MATERIAL PROVIDED ▸
--- START ---
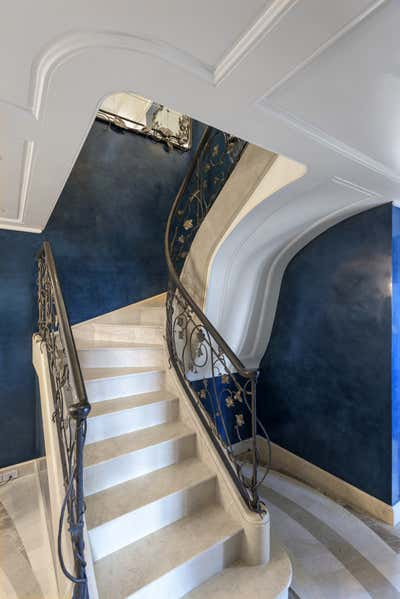 Art Deco Apartment Entry and Hall. Central Park West Duplex by Robert Couturier, Inc..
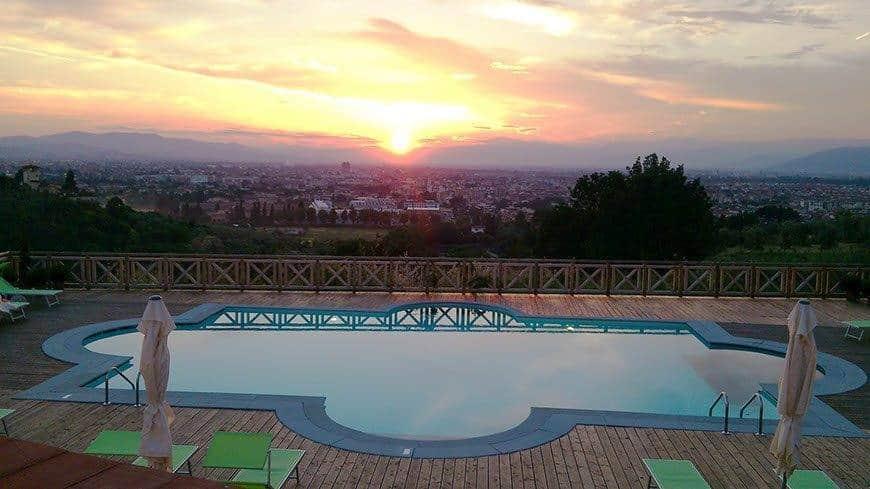 Villa Tolomei Hotel Swimming Pool Sunset Florence R - Luxury Wedding Gallery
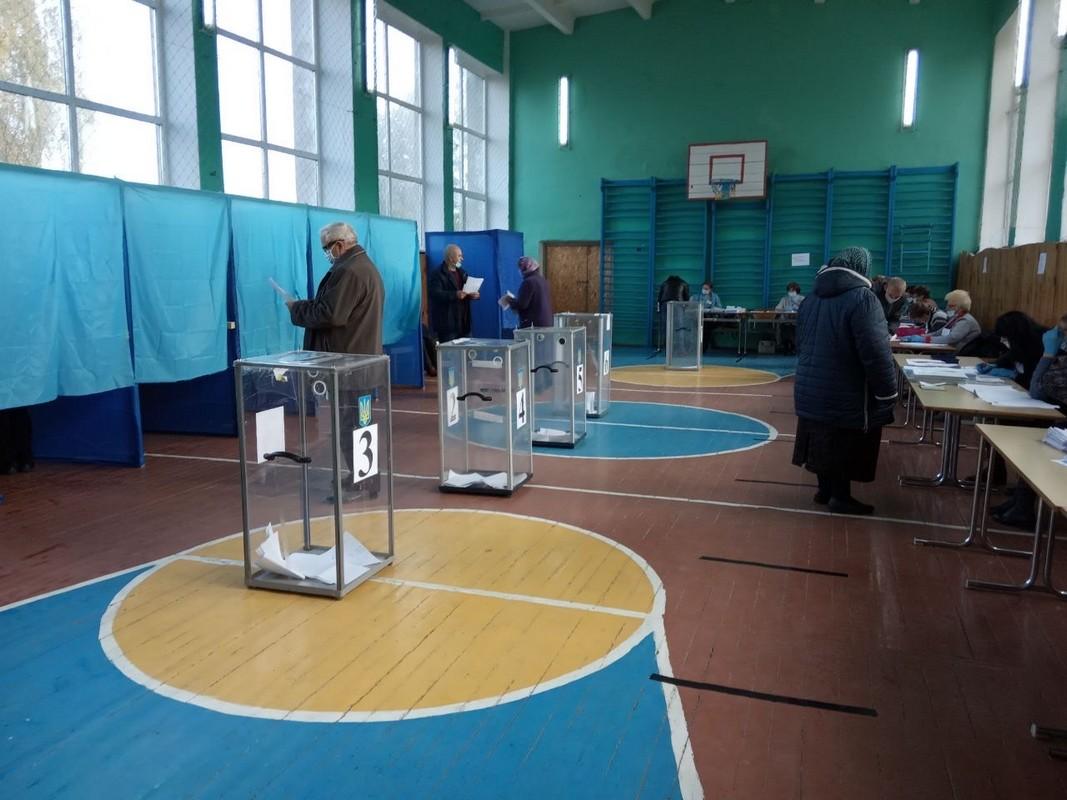Нестача скриньок і кабінок та транспортування сейфа: на Волині стартували вибори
--- END ---
EXERCISE REQUIREMENTS ▸
Repeat each line of the material exactly, please, and skip every picture.

YOUR RESPONSE ▸
 Art Deco Apartment Entry and Hall. Central Park West Duplex by Robert Couturier, Inc..
 Villa Tolomei Hotel Swimming Pool Sunset Florence R - Luxury Wedding Gallery
Нестача скриньок і кабінок та транспортування сейфа: на Волині стартували вибори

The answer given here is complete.